As cerimónias descritas nestas vilas da Estremadura parecem corresponder, portanto, aos vestígios de um antigo ritual de entrada em cavalaria. A realização da cerimónia no mês de Maio, durante o qual se satisfaziam, por outro lado, as três libras da cavalaria, não deixa de recordar, com efeito, a época escolhida para os alardos concelhios e para o pagamento da antiga taxa de substituição do fossado, o morabitino de Maio. O carácter voluntário desta cavalaria de carneiro, muito evidente nos costumes de Arruda, também guarda alguma relação com a situação documentada na Estremadura durante os séculos XII e XIII, onde a cavalaria não tinha uma base censitária e o peão podia ascender de categoria, caso adquirisse um cavalo. A mesma homologia revela-se, ainda, na tradição de reservar ao alcaide um papel decisivo na recepção dos novos cavaleiros, tal como então se verificava nos concelhos de Lisboa e de Santarém. Segundo os costumes de Santarém comunicados ao Alvito, também cabia ao alcaide o direito a ser honrado pelo peão que queria ser arrolado entre os cavaleiros, embora o filho de cavaleiro estivesse dispensado de tal oferta, como sucedia na Arruda, e, quiçá, em Alcanede.

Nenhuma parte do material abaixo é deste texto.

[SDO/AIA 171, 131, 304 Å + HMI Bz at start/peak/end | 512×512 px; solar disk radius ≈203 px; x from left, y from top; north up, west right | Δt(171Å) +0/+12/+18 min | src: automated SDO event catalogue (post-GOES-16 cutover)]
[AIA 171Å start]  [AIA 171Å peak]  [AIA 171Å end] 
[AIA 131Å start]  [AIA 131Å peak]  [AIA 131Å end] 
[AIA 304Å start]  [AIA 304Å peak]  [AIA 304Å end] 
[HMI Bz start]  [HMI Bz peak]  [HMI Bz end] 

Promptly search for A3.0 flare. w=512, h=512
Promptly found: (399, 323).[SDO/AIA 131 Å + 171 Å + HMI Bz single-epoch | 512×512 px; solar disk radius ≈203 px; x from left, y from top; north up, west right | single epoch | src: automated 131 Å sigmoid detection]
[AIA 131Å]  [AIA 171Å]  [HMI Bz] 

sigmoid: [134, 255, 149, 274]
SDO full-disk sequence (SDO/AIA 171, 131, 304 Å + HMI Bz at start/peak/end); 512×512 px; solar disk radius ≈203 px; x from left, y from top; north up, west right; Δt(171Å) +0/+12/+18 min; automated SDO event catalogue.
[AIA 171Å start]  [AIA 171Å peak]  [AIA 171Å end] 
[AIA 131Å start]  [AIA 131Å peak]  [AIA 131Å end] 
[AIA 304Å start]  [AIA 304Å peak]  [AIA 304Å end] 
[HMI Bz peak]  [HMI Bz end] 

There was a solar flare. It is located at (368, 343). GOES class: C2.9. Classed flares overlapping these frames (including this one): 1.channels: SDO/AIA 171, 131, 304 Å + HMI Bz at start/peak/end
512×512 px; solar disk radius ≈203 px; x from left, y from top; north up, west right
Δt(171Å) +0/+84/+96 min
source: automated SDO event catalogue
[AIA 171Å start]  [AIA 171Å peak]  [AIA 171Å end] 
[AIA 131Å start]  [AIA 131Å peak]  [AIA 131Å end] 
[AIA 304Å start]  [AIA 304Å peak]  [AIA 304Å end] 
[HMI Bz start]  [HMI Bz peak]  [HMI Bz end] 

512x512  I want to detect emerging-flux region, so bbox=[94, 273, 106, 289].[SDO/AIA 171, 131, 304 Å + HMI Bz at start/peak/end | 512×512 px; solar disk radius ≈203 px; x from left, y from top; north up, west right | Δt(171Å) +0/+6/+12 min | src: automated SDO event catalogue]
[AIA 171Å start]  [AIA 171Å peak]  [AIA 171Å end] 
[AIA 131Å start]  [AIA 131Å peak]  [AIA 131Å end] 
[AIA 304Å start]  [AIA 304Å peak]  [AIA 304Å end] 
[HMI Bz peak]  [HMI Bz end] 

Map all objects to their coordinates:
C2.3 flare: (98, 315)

Talvez se possa aproximar destes testemunhos o ritual documentado em Tomar, a 3 de Abril de 1385, embora não seja certo que se tratem de cavaleiros de carneiro, quer pela ausência desta designação degradante, quer pelo facto de eles possuírem, pelo menos, uma arma ofensiva. Neste caso, a cerimónia tinha lugar por ocasião da boda do candidato a cavaleiro, o qual deveria então montar um cauallo cum hüa lança na maão e leuaua hüu alqueire de pam amasado e hüu cantaro de vinho e chegaua aa porta do castello da dicta villa e ferya com a lança em ella e dizia caualleiro quero eu seer E emtam leuaua o que hi staua por alcaide o dicto pam e vinho E se esto nom fizese auja ho alcaide de leuar delle a oytaua dos seus beens e se esto fizese nom auja delle de leuar nada. Quase todas as características atrás descritas se encontram aqui presentes, desde a isenção fiscal ao carácter público e voluntário da cerimónia, sem esquecer a data desta e as ofertas ao alcaide. Por tudo isso, não é de todo seguro que uma simples lança fosse capaz de os distinguir dos cavaleiros de carneiro, ou que pudesse identificá-los com os cavaleiros de quantia. De acordo com um artigo das Cortes de Elvas de 1361, estes últimos deviam possuir um equipamento militar bem mais caro e diverso, onde entravam diversas protecções do corpo e da cabeça, pelo que os cavaleiros de Tomar só com dificuldade se incluiriam entre os mais recentes cavaleiros de quantia.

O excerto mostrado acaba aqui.